Wednesday, October 22, 2008

Georgia - 'Aid Lacks Transparency'

According to Transparency International:

Transparency International Georgia today criticised a lack of transparency and local consultation ahead of a conference on 22 October, where decisions on hundreds of millions of dollars of international aid to Georgia will be made. Representatives of donor nations, multilateral institutions and the Georgian government will gather in Brussels for the conference, which is co-chaired by the European Commission and the World Bank and comes in the wake of the Georgian-Russian conflict in August 2008.

Commenting on the opaque decision-making process, Tamuna Karosanidze, Executive Director of Tbilisi-based TI Georgia said, “Aid given behind closed doors lacks accountability, to the taxpayers of donor nations as much as to the citizens of Georgia. The lack of transparency in giving this aid makes it less likely that money will reach those most in need. If donors want aid to support Georgia’s development, they must ensure that this aid is transparent and democratically accountable.”

Decision-making at the conference will be based on a “Joint Needs Assessment”, an extensive document drawn up by a mission coordinated by the World Bank and the United Nations. The Joint Needs Assessment estimates that Georgia will require USD 3.25 billion (€2.38 billion) over the next three years in budget support, social sector support and infrastructure development. This is more than Georgia’s government plans to spend in 2009, and the equivalent of nearly one thousand dollars for every person living in the country.

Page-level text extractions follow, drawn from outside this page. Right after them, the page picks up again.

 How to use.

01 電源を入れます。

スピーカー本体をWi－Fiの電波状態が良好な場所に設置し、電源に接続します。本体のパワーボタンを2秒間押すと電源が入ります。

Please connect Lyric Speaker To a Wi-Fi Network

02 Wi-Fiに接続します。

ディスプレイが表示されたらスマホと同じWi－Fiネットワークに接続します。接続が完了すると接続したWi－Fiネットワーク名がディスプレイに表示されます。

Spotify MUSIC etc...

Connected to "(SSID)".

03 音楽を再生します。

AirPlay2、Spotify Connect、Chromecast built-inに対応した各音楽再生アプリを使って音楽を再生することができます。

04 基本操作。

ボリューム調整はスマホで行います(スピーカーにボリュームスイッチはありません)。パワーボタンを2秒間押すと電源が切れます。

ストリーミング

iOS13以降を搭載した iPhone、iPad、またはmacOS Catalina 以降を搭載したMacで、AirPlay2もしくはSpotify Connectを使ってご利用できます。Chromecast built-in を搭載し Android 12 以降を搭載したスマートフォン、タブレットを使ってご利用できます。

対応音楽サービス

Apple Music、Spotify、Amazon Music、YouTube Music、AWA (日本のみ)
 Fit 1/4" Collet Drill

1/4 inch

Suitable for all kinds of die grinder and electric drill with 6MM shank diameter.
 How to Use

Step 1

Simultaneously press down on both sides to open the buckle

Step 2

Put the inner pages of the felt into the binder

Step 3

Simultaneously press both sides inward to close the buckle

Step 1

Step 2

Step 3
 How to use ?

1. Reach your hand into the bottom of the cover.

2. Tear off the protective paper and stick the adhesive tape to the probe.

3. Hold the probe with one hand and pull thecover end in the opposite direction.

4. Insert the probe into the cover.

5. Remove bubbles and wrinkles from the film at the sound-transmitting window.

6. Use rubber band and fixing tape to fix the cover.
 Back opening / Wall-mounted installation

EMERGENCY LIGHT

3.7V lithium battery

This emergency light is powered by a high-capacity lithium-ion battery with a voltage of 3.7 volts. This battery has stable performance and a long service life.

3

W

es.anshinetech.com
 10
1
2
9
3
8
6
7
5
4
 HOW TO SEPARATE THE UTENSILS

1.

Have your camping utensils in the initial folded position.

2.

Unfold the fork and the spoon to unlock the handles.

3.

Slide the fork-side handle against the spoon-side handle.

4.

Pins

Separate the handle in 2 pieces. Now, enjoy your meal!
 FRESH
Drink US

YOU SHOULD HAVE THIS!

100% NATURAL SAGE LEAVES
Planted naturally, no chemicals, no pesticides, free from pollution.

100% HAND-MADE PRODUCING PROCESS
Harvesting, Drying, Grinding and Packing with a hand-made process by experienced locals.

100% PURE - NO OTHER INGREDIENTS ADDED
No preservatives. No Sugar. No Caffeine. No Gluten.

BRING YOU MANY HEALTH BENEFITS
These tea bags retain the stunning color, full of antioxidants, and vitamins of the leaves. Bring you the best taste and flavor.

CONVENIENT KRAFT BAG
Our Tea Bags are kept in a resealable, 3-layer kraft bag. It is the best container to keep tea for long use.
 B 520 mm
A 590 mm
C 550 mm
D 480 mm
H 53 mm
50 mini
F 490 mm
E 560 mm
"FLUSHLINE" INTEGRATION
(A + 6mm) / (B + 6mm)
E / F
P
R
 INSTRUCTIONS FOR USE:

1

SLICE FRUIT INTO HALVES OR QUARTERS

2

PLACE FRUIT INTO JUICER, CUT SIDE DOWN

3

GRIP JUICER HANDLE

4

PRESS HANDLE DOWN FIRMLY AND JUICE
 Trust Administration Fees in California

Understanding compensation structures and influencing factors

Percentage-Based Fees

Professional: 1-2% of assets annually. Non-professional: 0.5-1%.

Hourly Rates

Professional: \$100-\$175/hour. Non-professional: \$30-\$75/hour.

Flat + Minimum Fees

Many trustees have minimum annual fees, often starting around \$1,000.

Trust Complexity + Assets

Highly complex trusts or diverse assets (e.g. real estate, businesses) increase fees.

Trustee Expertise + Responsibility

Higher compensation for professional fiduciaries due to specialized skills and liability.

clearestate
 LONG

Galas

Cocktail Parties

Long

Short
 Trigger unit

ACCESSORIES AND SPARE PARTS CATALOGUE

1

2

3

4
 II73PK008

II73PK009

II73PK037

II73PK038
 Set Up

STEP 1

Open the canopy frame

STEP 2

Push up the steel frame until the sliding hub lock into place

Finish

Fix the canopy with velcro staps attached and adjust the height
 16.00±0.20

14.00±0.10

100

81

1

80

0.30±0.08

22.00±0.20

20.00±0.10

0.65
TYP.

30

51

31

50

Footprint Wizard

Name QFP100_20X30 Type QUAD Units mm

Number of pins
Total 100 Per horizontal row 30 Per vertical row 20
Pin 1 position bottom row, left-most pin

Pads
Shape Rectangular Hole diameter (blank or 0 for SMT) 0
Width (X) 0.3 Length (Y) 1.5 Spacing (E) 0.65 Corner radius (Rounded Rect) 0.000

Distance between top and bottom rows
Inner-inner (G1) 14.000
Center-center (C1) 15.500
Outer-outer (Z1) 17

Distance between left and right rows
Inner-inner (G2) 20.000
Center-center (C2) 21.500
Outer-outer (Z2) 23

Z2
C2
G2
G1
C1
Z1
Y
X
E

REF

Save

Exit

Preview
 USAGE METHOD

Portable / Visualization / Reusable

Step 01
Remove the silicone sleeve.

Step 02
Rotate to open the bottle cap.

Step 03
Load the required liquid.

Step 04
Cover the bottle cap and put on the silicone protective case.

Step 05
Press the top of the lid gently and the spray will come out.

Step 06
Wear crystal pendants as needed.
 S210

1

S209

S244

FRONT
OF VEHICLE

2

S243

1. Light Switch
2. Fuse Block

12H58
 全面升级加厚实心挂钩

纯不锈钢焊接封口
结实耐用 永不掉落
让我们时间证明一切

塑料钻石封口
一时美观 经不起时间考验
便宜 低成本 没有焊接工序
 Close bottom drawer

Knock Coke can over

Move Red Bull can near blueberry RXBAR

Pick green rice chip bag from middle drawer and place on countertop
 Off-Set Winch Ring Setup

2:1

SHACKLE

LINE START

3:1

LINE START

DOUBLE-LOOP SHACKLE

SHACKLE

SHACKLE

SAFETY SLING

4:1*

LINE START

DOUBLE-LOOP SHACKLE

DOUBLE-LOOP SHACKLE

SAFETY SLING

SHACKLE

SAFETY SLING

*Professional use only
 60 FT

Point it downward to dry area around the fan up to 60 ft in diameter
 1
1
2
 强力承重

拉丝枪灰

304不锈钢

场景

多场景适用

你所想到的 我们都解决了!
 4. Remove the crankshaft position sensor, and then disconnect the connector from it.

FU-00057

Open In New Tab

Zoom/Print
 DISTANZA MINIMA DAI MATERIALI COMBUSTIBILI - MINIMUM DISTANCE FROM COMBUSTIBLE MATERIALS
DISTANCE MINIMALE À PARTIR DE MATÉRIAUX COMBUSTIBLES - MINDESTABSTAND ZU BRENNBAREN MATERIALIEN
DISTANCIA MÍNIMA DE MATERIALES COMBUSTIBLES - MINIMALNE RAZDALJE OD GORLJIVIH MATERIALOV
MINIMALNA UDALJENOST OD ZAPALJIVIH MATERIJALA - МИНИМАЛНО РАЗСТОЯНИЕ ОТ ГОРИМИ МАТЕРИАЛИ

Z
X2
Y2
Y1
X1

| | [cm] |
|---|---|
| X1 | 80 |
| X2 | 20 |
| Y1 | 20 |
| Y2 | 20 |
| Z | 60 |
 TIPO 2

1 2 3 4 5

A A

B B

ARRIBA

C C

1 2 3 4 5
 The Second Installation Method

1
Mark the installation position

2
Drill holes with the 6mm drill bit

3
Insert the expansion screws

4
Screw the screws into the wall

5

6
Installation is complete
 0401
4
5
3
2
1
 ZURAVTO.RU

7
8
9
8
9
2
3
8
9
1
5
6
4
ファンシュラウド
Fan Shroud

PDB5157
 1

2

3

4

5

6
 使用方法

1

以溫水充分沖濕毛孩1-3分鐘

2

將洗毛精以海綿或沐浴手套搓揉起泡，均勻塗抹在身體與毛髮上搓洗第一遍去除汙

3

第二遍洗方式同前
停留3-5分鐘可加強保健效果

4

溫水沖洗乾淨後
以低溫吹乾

“Allocating these huge sums behind closed doors on the basis of a secret document does not set a good example for Georgian democracy to follow,” continued Karosanidze. “If Georgia’s citizens can have no say in how this money will be spent, democracy in Georgia will be weakened rather than strengthened. Aid will only be received positively in Georgia if Georgian citizens are confident that it will be well spent, which is something that only wide-spread civic involvement and transparency can achieve.”

Hmmm. Have you read 'The Shock Doctrine' by Naomi Klein? Perhaps there might be a reprint in the offing with a new chapter on the Georgian scam. Meanwhile:

TBILISI, Georgia — A political opponent of Mikheil Saakashvili, the president of Georgia, called on Monday for mass protests on Nov. 7, the first anniversary of a government crackdown on demonstrators that left 500 people injured.

The opponent, Levan Gachechiladze, who lost to Mr. Saakashvili in presidential elections in January, urged demonstrators to gather in front of the Georgian Parliament in Tbilisi, the site of last year’s violence.

Making his announcement about the protest on the Parliament steps, Mr. Gachechiladze said the purpose would be to call Mr. Saakashvili to account for Georgia’s losses in the August war against Russia over the disputed enclaves of South Ossetia and Abkhazia. He has also accused the government of tainting the results of parliamentary elections and presidential elections.

“The opposition is going to renew the waves of protest and ask President Saakashvili to take responsibility for his actions last year,” Mr. Gachechiladze said.

It will be interesting to see if these protests are as brutally put down. Particularly as there appears to be a new neo-liberal drive. Of course, if there is any trouble, it will be down to Russian interference (notice 'American interference' is almost non-existent). Events on 7th November will be very interesting indeed.